I was speaking this morning with the fine older British poet, Alan Brownjohn, about the deaths this last weekend of Peter Porter and Alan Sillitoe. We agreed it was a terrible loss. Brownjohn has been doing his part these last few days to publically discuss and properly mourn Porter - a major figure in Britain - by writing in The Guardian, and recording a talk on his work for the BBC. Porter's Selected (Picador, 2010) is just now out, shaped with the editorial eyes of Don Paterson and Sean O'Brien, and is an impressive 400 or so pages. One person's Collected is another Selected - it reveals the sheer scope of his achievement over the past 50 yars. If American readers were tempted to buy one book by an "older British poet" this year, Porter's Selected might be a wise place to start.
From a poet in his 80s, now, to a poet who is just in her 20s. Annie Katchinska is perhaps the youngest of British-based poets to have already achieved something of a genuine name for herself; her rise is meteoric, and has some of the precocity and excitement that surrounded the young Dylan Thomas. I for one knew of her work a few years back, when I published her early poems online, and I am sure she was no more than 16 then.
Katchinska was born in Moscow in 1990, and currently divides her time between London and Cambridge. One of the other ways in which support for and interest in younger poets is generated in the UK is via the Foyle prizes. She was a Foyle Young Poet of the Year in 2006 and 2007. She was included in the previously-mentioned Bloodaxe anthology Voice Recognition: 21 Poets for the 21st Century.

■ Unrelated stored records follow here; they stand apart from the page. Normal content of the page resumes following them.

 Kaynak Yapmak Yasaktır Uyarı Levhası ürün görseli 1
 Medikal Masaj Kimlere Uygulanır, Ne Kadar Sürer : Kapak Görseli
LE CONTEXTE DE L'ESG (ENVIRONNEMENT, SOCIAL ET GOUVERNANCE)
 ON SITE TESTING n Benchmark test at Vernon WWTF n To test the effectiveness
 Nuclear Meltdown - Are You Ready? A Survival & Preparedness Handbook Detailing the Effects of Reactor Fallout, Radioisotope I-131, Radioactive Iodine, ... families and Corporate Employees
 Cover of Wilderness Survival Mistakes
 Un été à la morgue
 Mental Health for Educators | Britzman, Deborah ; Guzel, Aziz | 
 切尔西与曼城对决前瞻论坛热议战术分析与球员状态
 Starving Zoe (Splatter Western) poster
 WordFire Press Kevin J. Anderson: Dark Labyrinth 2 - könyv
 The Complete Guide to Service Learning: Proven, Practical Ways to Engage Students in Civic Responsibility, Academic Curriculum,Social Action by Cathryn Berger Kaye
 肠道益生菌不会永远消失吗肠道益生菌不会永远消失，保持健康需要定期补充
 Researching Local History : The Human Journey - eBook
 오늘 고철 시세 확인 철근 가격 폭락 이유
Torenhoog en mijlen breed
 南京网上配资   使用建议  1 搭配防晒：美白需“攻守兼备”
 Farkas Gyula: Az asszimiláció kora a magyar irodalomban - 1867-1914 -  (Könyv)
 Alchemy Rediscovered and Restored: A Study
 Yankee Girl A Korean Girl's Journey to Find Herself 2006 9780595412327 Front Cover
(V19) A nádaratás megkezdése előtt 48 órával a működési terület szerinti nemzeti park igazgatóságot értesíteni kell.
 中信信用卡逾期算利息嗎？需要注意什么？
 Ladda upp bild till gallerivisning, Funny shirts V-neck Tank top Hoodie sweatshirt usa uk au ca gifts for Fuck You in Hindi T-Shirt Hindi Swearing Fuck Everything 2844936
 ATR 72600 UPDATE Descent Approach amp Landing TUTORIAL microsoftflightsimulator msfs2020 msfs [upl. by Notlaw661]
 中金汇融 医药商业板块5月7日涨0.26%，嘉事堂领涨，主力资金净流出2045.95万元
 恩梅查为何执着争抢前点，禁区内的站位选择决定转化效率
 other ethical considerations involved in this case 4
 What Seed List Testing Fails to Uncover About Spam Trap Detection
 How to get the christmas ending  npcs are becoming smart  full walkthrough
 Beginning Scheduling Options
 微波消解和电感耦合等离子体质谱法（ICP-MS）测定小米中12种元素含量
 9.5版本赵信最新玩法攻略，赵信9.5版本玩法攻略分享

Intriguingly, the pamplet (chapbook) has come into its own in the last few years in Britain. There is a major new award (the Marks) for best pamphlet of the year, and several small presses, such as Tall-lighthouse, Hearing Eye, Oystercatcher, and Pig Hog, have generated much excitment with their collections. Faber and Faber, the UK's leading mainstream poetry publisher, with its venerable back catalogue of greats like Pound, Eliot and Stevens, and recent poets like Hughes, Larkin, Heaney and Oswald, is preeminent in its field. Faber decided to enter the chapbook game for young peots, with Arts Council funding, last year or so, and selected 8 poets for the initial run (Fiona Benson, Toby Martinez De Las Rivas, Heather Phillipson, Jack Underwood, Joe Dunthorne, Sam Riviere, and Tom Warner). Katchinska was selected to be "Number 6" in this series, and so her Faber New Poets pamphlet has just been published.
Katchinska's work is, as the two poems below might reveal, filled with surprising twists and turns of diction and syntax, at once energetic, and yet able to embody older tones and access more established traditions. Her work is zippy, strange, sometimes erotic, often in-yer-face, and almost always truly surprising. She writes, it seems to me, the newest kind of British poetry, which has the flush of youth, and the unimpressed daring of the 21st century - a decade that has been there, done that, and hungers for something perhaps simpler, something certainly different.
VAMPIRE
Oh my love my little jug of grape juice don't tell me there's a time and a place,
and don't tell me your weepy tale of the clearing you found, with the archways and nets
and the wildlife pressing scrambling up, where every spike and thorn was your mother
or father and the yadayada yellow and green light made you sick.
Now come, now come, let me take you, let's go back --and I hope we'll see it,
the stone bird hanging upside down on a rope dirty and featherless swinging in a wind
that shocks your mouth to a perfect red star I can eat. And I promise to keep you alive
should your heart make a noise and spin into bats. Give me your neck. I tell you any air
you drink in my presence will burn like a beast.
FRUIT MACHINE
Restless, I am.
I whir
lemon-dollar-goldpot
pinned in my bulk humming,
only a black plastic leash running
into me, steady steady
feeding its energies --
I close my eyes, wait, feel
the fizz of that. But right there, a woman
glowing, silked in herself
who can stand with a cold drink and crackle
I want as she sips. And see --
the man who bawls JACOB, MY NAME
IS JACOB to the other soggy faces --
he's a staggerman, a crumpleman, a little
dribblespittleman, I taste him
on the inside of my cheek.
These pickings. The curve of shoulder, waist,
the slack workshirts, she calls Jacob a dickhead
with a ball of red tongue.
Always this pulp.
Meanwhile forever my hard cubic torso --
oh, scour me clean with your kiddyfists
before the lights thud dark
and the moon spills
like money
when I can't lift my dead eyes to look.